*** Opening of INPUT MATERIAL ***
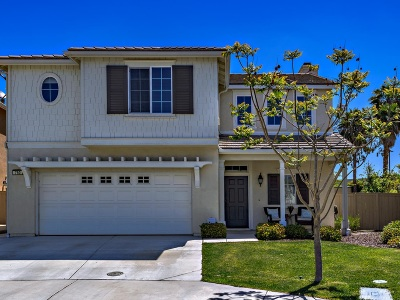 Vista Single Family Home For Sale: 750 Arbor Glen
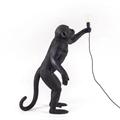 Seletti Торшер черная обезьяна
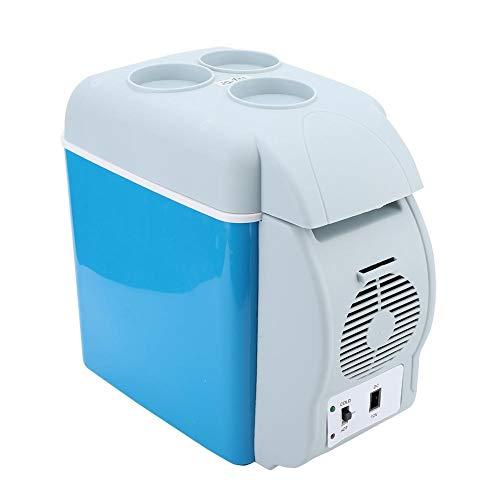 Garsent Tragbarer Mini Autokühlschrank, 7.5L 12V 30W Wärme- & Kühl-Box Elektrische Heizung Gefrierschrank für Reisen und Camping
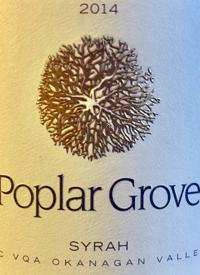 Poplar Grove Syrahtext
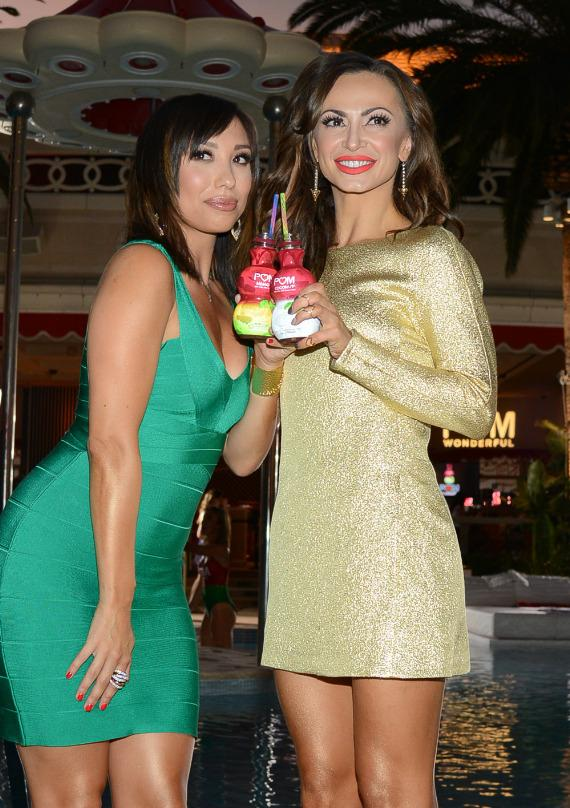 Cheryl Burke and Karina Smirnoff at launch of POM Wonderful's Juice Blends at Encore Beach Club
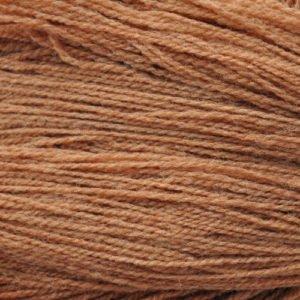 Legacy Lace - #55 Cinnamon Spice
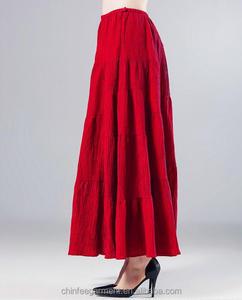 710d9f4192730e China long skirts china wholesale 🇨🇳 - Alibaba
*** Close of INPUT MATERIAL ***
• TASK ITEM
Set the pictures aside and restate word for word only the lines from the line containing "Legacy Lace - #55 Cinnamon Spice" through the end of the entries above, both included.

• COMPLETED TASK
 Legacy Lace - #55 Cinnamon Spice
 710d9f4192730e China long skirts china wholesale 🇨🇳 - Alibaba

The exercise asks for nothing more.